» DIRECTION
Rewrite the entries below, replacing every instance of "farther from" with "more distant from" and leaving everything else unchanged.

begin

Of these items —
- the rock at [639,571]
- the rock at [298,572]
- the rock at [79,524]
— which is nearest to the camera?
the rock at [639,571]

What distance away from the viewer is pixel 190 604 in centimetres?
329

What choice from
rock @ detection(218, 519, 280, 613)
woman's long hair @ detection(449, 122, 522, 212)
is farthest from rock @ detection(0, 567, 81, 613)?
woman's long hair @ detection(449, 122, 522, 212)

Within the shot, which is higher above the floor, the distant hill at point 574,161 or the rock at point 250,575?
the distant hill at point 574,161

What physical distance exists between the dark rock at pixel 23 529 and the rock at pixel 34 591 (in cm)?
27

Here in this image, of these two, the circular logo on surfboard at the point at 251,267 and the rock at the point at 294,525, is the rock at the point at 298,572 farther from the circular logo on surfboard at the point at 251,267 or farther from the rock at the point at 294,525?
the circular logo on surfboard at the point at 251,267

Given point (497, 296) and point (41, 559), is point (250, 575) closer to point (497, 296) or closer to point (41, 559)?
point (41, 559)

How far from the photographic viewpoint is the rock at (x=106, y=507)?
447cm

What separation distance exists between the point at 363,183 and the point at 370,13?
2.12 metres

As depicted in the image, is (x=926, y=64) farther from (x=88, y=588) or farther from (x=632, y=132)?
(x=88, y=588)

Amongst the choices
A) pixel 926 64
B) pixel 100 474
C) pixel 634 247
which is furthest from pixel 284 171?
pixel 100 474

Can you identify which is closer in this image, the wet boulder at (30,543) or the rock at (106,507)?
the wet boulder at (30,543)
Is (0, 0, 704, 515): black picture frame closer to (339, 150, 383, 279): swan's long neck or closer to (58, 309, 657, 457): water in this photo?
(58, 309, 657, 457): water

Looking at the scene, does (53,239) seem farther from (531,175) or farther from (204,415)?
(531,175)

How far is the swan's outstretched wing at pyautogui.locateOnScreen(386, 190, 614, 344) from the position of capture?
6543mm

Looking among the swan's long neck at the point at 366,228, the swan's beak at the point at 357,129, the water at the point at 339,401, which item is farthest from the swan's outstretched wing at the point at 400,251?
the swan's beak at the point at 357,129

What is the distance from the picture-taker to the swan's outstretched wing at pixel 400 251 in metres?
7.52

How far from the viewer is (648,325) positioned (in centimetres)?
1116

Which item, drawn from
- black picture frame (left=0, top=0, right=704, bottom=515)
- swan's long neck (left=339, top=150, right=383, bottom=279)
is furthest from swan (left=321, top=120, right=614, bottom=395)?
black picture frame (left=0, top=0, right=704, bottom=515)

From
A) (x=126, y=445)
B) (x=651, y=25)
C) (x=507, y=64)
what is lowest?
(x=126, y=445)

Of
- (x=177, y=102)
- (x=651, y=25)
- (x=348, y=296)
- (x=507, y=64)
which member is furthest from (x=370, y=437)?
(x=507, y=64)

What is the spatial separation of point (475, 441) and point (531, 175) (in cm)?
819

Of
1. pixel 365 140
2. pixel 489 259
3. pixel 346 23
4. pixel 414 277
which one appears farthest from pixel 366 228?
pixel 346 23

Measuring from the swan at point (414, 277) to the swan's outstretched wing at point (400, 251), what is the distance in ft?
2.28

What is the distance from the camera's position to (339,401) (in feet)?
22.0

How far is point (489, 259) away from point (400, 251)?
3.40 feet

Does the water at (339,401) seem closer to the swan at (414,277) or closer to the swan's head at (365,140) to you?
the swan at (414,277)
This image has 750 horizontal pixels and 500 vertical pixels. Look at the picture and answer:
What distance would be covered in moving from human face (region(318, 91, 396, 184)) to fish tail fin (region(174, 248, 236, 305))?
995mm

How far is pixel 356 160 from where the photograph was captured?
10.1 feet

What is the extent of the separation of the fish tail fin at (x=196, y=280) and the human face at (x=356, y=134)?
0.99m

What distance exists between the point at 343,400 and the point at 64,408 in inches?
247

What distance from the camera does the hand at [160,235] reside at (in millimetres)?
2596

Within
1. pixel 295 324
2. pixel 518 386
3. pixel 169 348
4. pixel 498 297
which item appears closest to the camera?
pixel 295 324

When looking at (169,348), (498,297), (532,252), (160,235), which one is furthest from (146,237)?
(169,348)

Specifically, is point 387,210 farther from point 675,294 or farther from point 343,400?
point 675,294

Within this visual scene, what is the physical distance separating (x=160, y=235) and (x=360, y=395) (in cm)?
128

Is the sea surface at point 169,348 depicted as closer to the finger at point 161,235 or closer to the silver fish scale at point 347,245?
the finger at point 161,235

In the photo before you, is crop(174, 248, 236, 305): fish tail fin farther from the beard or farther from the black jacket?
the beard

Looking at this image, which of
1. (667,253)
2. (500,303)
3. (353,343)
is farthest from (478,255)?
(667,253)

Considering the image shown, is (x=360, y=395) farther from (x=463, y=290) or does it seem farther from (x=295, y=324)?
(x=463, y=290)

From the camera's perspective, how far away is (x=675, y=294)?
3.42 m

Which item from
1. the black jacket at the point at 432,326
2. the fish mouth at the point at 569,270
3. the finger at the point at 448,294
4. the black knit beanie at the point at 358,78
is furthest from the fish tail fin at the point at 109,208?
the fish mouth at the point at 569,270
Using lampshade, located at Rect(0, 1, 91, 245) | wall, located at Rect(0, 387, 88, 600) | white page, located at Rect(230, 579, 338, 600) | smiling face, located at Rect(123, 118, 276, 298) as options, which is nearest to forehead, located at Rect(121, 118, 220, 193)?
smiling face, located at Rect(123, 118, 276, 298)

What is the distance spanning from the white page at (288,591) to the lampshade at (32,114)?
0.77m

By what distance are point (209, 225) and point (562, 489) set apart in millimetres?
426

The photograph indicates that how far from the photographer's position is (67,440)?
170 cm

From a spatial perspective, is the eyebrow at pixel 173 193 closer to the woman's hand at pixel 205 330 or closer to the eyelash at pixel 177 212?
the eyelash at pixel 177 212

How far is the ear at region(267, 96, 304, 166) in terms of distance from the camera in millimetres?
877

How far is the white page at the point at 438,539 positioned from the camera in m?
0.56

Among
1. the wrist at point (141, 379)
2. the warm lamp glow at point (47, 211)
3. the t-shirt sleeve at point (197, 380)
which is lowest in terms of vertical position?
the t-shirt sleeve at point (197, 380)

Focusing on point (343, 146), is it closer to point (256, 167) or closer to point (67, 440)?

end

» COMPLETE ANSWER
Of these items —
- the rock at [639,571]
- the rock at [298,572]
- the rock at [79,524]
— which is nearest to the camera?
the rock at [639,571]

What distance away from the viewer is pixel 190 604 in centimetres?
329

What choice from
rock @ detection(218, 519, 280, 613)
woman's long hair @ detection(449, 122, 522, 212)
is farthest from rock @ detection(0, 567, 81, 613)?
woman's long hair @ detection(449, 122, 522, 212)

Within the shot, which is higher above the floor, the distant hill at point 574,161 or the rock at point 250,575?
the distant hill at point 574,161

What physical distance exists between the dark rock at pixel 23 529 and the rock at pixel 34 591 (in cm)?
27

Here in this image, of these two, the circular logo on surfboard at the point at 251,267 and the rock at the point at 294,525, is the rock at the point at 298,572 more distant from the circular logo on surfboard at the point at 251,267 or more distant from the rock at the point at 294,525?
the circular logo on surfboard at the point at 251,267

Given point (497, 296) and point (41, 559), is point (250, 575) closer to point (497, 296) or closer to point (41, 559)?
point (41, 559)

How far from the photographic viewpoint is the rock at (x=106, y=507)?
447cm

What separation distance exists between the point at 363,183 and the point at 370,13?
2.12 metres

As depicted in the image, is (x=926, y=64) more distant from (x=88, y=588) or more distant from (x=632, y=132)?
(x=88, y=588)

Amongst the choices
A) pixel 926 64
B) pixel 100 474
C) pixel 634 247
which is furthest from pixel 284 171?
pixel 100 474

Can you identify which is closer in this image, the wet boulder at (30,543) or the rock at (106,507)?
the wet boulder at (30,543)
Is (0, 0, 704, 515): black picture frame closer to (339, 150, 383, 279): swan's long neck or closer to (58, 309, 657, 457): water in this photo?
(58, 309, 657, 457): water

Looking at the scene, does (53,239) seem more distant from (531,175) or more distant from (204,415)?
(531,175)

How far is the swan's outstretched wing at pyautogui.locateOnScreen(386, 190, 614, 344) from the position of capture?
6543mm

Looking among the swan's long neck at the point at 366,228, the swan's beak at the point at 357,129, the water at the point at 339,401, which item is farthest from the swan's outstretched wing at the point at 400,251?
the swan's beak at the point at 357,129

What is the distance from the picture-taker to the swan's outstretched wing at pixel 400 251 in metres?
7.52

How far from the viewer is (648,325) positioned (in centimetres)?
1116

Which item, drawn from
- black picture frame (left=0, top=0, right=704, bottom=515)
- swan's long neck (left=339, top=150, right=383, bottom=279)
is furthest from swan (left=321, top=120, right=614, bottom=395)?
black picture frame (left=0, top=0, right=704, bottom=515)

From
A) (x=126, y=445)
B) (x=651, y=25)
C) (x=507, y=64)
what is lowest?
(x=126, y=445)

Of
- (x=177, y=102)
- (x=651, y=25)
- (x=348, y=296)
- (x=507, y=64)
which member is furthest from (x=370, y=437)?
(x=507, y=64)

What is the spatial separation of point (475, 441) and point (531, 175) (in cm)?
819

Of
1. pixel 365 140
2. pixel 489 259
3. pixel 346 23
4. pixel 414 277
which one appears farthest from pixel 366 228?
pixel 346 23

Measuring from the swan at point (414, 277) to the swan's outstretched wing at point (400, 251), what is the distance in ft?
2.28

What is the distance from the camera's position to (339,401) (in feet)?
22.0

How far is point (489, 259) away from point (400, 251)?
3.40 feet

Does the water at (339,401) seem closer to the swan at (414,277) or closer to the swan's head at (365,140) to you?
the swan at (414,277)
This image has 750 horizontal pixels and 500 vertical pixels. Look at the picture and answer:
What distance would be covered in moving from human face (region(318, 91, 396, 184)) to fish tail fin (region(174, 248, 236, 305))?
995mm

How far is pixel 356 160 from where the photograph was captured?
10.1 feet

What is the extent of the separation of the fish tail fin at (x=196, y=280) and the human face at (x=356, y=134)?
0.99m

What distance exists between the point at 343,400 and the point at 64,408 in inches?
247

What distance from the camera does the hand at [160,235] reside at (in millimetres)?
2596

Within
1. pixel 295 324
2. pixel 518 386
3. pixel 169 348
4. pixel 498 297
which item appears closest to the camera?
pixel 295 324

When looking at (169,348), (498,297), (532,252), (160,235), which one is furthest from (146,237)?
(169,348)

Specifically, is point 387,210 more distant from point 675,294 or more distant from point 343,400?
point 675,294

Within this visual scene, what is the physical distance separating (x=160, y=235) and (x=360, y=395) (in cm)?
128

Is the sea surface at point 169,348 depicted as closer to the finger at point 161,235 or closer to the silver fish scale at point 347,245?
the finger at point 161,235

In the photo before you, is crop(174, 248, 236, 305): fish tail fin more distant from the beard or more distant from the black jacket?
the beard

Looking at this image, which of
1. (667,253)
2. (500,303)
3. (353,343)
is farthest from (478,255)?
(667,253)

Considering the image shown, is (x=360, y=395) more distant from (x=463, y=290) or does it seem more distant from (x=295, y=324)?
(x=463, y=290)

From the camera's perspective, how far away is (x=675, y=294)?
3.42 m

Which item from
1. the black jacket at the point at 432,326
2. the fish mouth at the point at 569,270
3. the finger at the point at 448,294
4. the black knit beanie at the point at 358,78
is furthest from the fish tail fin at the point at 109,208?
the fish mouth at the point at 569,270
Using lampshade, located at Rect(0, 1, 91, 245) | wall, located at Rect(0, 387, 88, 600) | white page, located at Rect(230, 579, 338, 600) | smiling face, located at Rect(123, 118, 276, 298) as options, which is nearest to forehead, located at Rect(121, 118, 220, 193)?
smiling face, located at Rect(123, 118, 276, 298)

What is the distance spanning from the white page at (288,591) to the lampshade at (32,114)?
0.77m

By what distance are point (209, 225) and point (562, 489) set apart in millimetres?
426

The photograph indicates that how far from the photographer's position is (67,440)?
170 cm

From a spatial perspective, is the eyebrow at pixel 173 193 closer to the woman's hand at pixel 205 330 or closer to the eyelash at pixel 177 212?
the eyelash at pixel 177 212

How far is the ear at region(267, 96, 304, 166) in terms of distance from the camera in millimetres?
877

How far is the white page at the point at 438,539 positioned from the camera in m?
0.56

Among
1. the wrist at point (141, 379)
2. the warm lamp glow at point (47, 211)
3. the t-shirt sleeve at point (197, 380)
which is lowest in terms of vertical position?
the t-shirt sleeve at point (197, 380)

Focusing on point (343, 146), is it closer to point (256, 167) or closer to point (67, 440)?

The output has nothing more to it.